• [Your assignment]:
Look through the material below. Return exactly the lines from the one with "2013 CADILLAC XTS LUXURY COLLECTION photo 10" through the one with "Fərid Qayıbov nazirliyin", both included.

• [Given data]:
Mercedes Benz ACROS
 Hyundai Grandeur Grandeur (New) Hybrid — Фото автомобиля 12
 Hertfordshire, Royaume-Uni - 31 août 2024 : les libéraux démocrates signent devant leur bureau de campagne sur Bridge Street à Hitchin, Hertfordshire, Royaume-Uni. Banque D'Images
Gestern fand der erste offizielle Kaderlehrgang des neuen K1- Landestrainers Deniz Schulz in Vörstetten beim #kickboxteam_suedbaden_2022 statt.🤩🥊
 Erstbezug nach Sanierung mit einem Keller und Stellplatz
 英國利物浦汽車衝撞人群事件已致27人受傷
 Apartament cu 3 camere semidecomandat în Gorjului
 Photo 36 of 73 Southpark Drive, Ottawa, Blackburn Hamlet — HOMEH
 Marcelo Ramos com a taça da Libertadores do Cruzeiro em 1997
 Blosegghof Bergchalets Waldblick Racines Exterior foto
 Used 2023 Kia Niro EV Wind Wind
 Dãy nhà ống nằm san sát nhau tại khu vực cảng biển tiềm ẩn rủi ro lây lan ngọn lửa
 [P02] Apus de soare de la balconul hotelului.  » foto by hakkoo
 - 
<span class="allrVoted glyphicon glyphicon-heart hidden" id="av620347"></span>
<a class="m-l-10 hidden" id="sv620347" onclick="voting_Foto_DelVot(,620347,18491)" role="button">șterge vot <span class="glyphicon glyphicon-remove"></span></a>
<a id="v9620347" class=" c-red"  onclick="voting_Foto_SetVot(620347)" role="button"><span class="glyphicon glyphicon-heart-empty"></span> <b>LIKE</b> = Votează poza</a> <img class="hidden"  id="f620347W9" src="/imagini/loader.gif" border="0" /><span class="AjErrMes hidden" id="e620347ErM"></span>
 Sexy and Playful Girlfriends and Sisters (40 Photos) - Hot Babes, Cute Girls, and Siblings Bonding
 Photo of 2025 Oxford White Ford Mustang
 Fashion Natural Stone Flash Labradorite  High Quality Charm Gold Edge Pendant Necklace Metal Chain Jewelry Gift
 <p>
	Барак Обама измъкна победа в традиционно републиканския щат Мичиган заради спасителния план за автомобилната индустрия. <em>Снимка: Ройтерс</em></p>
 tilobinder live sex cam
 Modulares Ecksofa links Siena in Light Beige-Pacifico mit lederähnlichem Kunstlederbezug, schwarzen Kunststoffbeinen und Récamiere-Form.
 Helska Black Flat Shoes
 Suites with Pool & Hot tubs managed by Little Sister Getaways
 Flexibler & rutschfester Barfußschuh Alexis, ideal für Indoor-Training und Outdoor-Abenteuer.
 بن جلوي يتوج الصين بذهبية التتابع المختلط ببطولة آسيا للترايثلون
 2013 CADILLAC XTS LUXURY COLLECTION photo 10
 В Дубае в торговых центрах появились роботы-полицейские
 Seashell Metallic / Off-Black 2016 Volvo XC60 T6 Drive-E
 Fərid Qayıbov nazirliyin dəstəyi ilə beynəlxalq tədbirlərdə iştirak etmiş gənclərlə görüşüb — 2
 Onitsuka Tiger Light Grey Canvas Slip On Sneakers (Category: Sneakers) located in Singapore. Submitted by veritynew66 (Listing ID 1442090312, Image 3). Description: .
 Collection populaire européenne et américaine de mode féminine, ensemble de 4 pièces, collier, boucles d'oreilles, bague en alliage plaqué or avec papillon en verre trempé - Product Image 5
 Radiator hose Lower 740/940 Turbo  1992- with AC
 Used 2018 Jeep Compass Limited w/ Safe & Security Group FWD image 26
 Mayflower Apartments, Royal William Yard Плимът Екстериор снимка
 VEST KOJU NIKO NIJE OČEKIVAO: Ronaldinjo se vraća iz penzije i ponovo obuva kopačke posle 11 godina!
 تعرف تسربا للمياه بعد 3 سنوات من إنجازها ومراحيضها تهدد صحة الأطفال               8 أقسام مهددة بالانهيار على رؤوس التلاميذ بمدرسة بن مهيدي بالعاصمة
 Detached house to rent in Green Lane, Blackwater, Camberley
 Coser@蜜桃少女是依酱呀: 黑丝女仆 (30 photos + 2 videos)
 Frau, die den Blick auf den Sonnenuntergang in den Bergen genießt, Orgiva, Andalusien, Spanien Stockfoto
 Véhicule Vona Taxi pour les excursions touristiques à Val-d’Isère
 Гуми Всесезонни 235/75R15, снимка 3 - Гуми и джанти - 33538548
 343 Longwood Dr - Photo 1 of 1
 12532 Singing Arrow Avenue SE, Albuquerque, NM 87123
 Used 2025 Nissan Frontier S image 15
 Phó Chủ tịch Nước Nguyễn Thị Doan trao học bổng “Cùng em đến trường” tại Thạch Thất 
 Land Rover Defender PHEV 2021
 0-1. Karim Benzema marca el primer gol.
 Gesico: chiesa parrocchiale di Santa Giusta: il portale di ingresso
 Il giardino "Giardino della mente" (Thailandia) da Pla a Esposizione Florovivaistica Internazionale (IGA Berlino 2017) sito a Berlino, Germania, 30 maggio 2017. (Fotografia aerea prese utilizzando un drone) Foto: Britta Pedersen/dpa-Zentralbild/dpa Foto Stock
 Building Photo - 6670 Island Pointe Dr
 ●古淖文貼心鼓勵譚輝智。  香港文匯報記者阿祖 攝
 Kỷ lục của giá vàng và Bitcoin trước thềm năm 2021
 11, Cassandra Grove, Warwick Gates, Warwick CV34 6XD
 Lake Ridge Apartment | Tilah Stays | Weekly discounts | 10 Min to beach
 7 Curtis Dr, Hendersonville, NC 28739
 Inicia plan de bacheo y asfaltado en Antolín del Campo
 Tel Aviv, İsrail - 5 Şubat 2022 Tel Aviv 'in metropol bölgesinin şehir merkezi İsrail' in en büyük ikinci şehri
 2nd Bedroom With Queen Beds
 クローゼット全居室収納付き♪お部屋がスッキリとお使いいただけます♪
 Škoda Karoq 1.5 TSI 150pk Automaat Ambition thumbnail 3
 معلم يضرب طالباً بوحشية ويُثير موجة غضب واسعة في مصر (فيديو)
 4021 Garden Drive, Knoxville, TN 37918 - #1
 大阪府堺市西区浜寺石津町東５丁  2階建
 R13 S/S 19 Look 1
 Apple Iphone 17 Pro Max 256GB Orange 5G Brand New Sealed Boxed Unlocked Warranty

• [Task output]:
 2013 CADILLAC XTS LUXURY COLLECTION photo 10
 В Дубае в торговых центрах появились роботы-полицейские
 Seashell Metallic / Off-Black 2016 Volvo XC60 T6 Drive-E
 Fərid Qayıbov nazirliyin dəstəyi ilə beynəlxalq tədbirlərdə iştirak etmiş gənclərlə görüşüb — 2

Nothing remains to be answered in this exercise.